● Given exercise:
Retype the lines of the records below, starting at the line that contains "What is the precise distance from" and ending after the line that contains "Result: BBox(44, 50, 153, 124): wooden cart".

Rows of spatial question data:
= = = = =

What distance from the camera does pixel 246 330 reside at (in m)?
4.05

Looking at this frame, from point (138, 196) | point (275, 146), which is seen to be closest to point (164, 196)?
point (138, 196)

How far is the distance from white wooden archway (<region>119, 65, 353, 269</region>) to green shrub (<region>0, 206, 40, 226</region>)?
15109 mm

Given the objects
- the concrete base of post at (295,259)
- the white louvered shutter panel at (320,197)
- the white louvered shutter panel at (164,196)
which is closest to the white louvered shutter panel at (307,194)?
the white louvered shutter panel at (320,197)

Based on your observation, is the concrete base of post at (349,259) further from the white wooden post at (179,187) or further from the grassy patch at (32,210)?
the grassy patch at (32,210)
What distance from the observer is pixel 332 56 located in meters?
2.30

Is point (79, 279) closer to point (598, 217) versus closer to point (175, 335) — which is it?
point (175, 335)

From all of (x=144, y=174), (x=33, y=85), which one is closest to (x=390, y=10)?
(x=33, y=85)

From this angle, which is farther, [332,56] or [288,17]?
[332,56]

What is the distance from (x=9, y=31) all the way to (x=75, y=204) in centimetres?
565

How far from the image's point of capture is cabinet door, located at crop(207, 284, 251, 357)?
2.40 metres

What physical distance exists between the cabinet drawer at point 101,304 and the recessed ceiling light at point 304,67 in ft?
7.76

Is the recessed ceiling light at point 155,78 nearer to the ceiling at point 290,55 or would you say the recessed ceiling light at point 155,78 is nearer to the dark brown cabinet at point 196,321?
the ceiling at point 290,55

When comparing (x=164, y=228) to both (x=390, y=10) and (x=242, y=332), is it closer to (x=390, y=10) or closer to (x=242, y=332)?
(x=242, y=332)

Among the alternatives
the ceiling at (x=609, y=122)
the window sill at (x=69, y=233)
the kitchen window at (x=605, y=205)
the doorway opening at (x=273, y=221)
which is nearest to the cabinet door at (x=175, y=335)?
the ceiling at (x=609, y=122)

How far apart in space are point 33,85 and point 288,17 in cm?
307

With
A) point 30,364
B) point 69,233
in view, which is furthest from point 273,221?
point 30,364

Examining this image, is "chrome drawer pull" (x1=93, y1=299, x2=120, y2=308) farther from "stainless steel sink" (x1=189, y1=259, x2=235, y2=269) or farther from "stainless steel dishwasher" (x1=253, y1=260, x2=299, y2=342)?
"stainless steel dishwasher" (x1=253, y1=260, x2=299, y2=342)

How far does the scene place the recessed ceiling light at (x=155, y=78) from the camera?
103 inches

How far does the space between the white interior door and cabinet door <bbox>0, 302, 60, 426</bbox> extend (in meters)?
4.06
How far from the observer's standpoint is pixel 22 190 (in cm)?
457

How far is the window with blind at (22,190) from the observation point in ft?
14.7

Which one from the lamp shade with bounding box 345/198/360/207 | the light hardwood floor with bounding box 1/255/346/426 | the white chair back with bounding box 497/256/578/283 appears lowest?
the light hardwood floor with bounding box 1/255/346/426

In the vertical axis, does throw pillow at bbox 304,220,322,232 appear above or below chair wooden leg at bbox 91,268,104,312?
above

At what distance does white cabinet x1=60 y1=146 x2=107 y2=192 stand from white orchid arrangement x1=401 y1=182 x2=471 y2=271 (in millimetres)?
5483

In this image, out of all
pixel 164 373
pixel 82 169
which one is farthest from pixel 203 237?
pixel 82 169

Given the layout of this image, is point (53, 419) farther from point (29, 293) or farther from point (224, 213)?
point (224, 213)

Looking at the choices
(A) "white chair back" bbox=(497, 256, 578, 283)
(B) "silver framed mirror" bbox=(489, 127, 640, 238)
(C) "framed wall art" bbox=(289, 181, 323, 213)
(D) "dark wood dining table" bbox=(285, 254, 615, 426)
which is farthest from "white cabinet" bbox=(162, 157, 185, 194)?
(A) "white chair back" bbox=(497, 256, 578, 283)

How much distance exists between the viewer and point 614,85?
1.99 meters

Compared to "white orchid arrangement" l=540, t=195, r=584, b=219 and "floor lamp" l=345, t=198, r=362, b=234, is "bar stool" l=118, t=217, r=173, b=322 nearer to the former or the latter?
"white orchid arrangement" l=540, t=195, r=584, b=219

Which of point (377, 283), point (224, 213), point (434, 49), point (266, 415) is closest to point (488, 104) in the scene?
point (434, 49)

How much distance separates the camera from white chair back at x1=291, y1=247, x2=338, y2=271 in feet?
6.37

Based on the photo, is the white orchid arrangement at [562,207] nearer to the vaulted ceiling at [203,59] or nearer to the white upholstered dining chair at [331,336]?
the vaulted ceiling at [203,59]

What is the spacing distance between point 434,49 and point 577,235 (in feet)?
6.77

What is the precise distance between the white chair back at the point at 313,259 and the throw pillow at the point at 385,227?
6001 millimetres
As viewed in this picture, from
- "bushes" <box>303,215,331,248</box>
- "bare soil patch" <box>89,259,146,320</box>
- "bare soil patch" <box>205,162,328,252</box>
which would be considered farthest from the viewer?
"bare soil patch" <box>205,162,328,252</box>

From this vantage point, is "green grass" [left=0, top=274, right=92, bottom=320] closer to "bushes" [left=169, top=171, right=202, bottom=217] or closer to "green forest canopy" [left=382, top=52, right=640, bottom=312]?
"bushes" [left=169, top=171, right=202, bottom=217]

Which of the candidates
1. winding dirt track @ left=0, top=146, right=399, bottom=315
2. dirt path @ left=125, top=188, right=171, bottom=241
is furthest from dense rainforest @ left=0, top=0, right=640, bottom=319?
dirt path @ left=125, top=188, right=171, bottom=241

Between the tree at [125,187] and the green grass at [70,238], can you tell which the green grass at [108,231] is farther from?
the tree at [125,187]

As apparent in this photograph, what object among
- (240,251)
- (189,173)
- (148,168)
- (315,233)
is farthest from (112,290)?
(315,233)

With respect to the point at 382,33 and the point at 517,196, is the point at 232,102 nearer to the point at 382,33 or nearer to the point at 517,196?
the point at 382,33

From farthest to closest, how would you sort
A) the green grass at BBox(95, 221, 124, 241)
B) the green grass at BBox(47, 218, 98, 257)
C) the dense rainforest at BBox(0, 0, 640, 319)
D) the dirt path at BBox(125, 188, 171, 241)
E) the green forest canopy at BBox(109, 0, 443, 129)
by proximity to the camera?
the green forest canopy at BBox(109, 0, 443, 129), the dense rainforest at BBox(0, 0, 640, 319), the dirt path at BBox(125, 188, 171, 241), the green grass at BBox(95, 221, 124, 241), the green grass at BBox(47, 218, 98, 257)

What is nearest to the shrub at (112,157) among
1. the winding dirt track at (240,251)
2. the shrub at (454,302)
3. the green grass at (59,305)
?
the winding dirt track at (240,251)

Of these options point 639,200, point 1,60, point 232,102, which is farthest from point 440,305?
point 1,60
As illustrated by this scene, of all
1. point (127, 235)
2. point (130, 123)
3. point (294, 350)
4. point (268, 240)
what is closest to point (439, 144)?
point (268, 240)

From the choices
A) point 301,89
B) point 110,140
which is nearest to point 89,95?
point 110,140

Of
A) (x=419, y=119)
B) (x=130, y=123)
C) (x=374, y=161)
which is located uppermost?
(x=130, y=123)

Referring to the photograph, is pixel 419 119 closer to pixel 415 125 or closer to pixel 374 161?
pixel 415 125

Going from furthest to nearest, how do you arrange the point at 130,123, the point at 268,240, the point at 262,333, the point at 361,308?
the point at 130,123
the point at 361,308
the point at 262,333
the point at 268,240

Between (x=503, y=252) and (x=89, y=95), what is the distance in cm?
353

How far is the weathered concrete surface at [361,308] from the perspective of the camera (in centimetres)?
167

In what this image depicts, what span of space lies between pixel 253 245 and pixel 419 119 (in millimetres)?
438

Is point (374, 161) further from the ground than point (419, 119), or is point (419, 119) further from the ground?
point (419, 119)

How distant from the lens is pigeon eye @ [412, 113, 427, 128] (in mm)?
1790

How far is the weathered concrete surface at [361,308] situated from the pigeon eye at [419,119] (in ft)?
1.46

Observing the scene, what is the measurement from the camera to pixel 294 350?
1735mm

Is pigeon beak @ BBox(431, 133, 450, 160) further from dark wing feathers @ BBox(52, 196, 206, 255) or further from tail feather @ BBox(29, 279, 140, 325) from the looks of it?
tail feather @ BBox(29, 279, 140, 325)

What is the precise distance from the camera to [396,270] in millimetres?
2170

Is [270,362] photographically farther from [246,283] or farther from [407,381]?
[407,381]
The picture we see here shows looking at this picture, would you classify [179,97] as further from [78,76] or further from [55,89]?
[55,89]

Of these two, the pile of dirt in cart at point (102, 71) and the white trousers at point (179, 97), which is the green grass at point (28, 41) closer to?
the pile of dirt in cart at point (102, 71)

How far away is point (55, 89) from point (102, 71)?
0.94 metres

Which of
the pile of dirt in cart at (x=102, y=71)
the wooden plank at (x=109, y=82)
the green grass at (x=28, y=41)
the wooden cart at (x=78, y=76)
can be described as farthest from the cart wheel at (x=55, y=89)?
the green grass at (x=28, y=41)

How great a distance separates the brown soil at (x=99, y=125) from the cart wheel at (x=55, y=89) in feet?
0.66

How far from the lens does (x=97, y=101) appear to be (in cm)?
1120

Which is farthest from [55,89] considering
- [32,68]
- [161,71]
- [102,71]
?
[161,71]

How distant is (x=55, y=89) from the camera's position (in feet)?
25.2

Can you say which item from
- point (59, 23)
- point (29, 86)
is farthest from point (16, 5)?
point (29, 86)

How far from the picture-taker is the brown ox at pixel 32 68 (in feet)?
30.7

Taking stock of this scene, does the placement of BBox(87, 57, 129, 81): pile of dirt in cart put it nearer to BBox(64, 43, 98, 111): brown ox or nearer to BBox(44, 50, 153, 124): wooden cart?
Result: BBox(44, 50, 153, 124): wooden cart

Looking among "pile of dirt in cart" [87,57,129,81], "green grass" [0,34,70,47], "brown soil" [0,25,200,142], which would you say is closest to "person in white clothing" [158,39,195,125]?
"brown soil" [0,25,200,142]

= = = = =

● Solution for this exercise:
What is the precise distance from the camera to [396,270] in millimetres?
2170

Is [270,362] photographically farther from [246,283] or farther from [407,381]?
[407,381]
The picture we see here shows looking at this picture, would you classify [179,97] as further from [78,76] or further from [55,89]?
[55,89]

Of these two, the pile of dirt in cart at point (102, 71) and the white trousers at point (179, 97), which is the green grass at point (28, 41) closer to?
the pile of dirt in cart at point (102, 71)

How far away is point (55, 89) from point (102, 71)?
0.94 metres

Which of
the pile of dirt in cart at (x=102, y=71)
the wooden plank at (x=109, y=82)
the green grass at (x=28, y=41)
the wooden cart at (x=78, y=76)
can be described as farthest from the cart wheel at (x=55, y=89)?
the green grass at (x=28, y=41)

How great a distance separates the brown soil at (x=99, y=125) from the cart wheel at (x=55, y=89) in feet?
0.66

How far from the lens does (x=97, y=101) appear to be (in cm)?
1120

Which is farthest from [55,89] considering
- [32,68]
- [161,71]
- [102,71]
?
[161,71]

How distant is (x=55, y=89) from the camera's position (in feet)?
25.2

Can you say which item from
- point (59, 23)
- point (29, 86)
is farthest from point (16, 5)?
point (29, 86)

How far from the picture-taker is the brown ox at pixel 32 68 (in feet)?
30.7

Taking stock of this scene, does the placement of BBox(87, 57, 129, 81): pile of dirt in cart put it nearer to BBox(64, 43, 98, 111): brown ox or nearer to BBox(44, 50, 153, 124): wooden cart?
Result: BBox(44, 50, 153, 124): wooden cart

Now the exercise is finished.